France/chômage: mobilisation des salariés du spectacle peu avant les festivals d'été

Des salariés du monde du spectacle ont commencé à occuper plusieurs théâtres à travers la France, dont la prestigieuse comédie française à Paris, déterminés à défendre leur régime spécifique d'assurance chômage en cours de renégociation.

S'il se prolongeait, leur mouvement pourrait menacer plusieurs festivals dans toute la France cet été, comme cela s'est déjà produit par le passé.

Mardi soir, une cinquantaine de personnes ont envahi la Comédie Française, créée en 1680, entraînant l'annulation de "Lucrèce Borgia". Un peu plus tôt, c'est une représentation de "Phèdre(s)" avec Isabelle Huppert qui avait été annulée au Théâtre de l'Odéon, occupé depuis dimanche.

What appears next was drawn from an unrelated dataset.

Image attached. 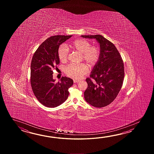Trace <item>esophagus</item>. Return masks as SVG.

Les théâtres de Strasbourg, Bordeaux, Lille, Montpellier et Caen étaient également occupés mercredi, mais essentiellement pour des occupations symboliques, sans blocage des représentations.

Les "intermittents", ces artistes, techniciens, régisseurs exerçant leur activité en alternant périodes d'emploi et de chômage, sont indemnisés en France par un régime spécifique d'assurance-chômage, le plus favorable d'Europe.

Mais ce régime est en déficit chronique, d'environ un milliard d'euros chaque année, ce qui entraîne des renégociations périodiques, pour faire des économies.

Le cadrage financier, proposé le 24 mars par la partie patronale et signé par trois syndicats minoritaires du secteur, imposerait un effort global de 185 millions d'euros d'économies en année pleine d'ici à 2018 aux intermittents, mais suggère que l'Etat en compense une partie, à hauteur de 80 millions.

Des conditions jugées "inacceptables" par le syndicat Confédération générale du travail (CGT) et la Coordination des Intermittents et précaires (CIP) qui menacent de perturber les prochains festivals.

Plusieurs centaines de festivals se tiennent chaque été dans les villes et villages français, dont des manifestations internationalement connues comme Avignon (théâtre) ou Aix-en-Provence (opéra).

En 2003 et 2014, des mouvement de grève des intermittents avaient touché de nombreux festivals, conduisant même parfois à leur annulation totale.

Après un échec des négociations lundi, un nouveau rendez-vous a été fixé mercredi après-midi.

Dans la matinée, la ministre de la Culture Audrey Azoulay a appelé toutes les parties "à la responsabilité" pour que "les partenaires négocient, sans se laisser perturber par des mobilisations qui sont parfois caricaturées et lorsqu'elles empêchent des spectacles ne servent pas la cause qu'elles veulent défendre".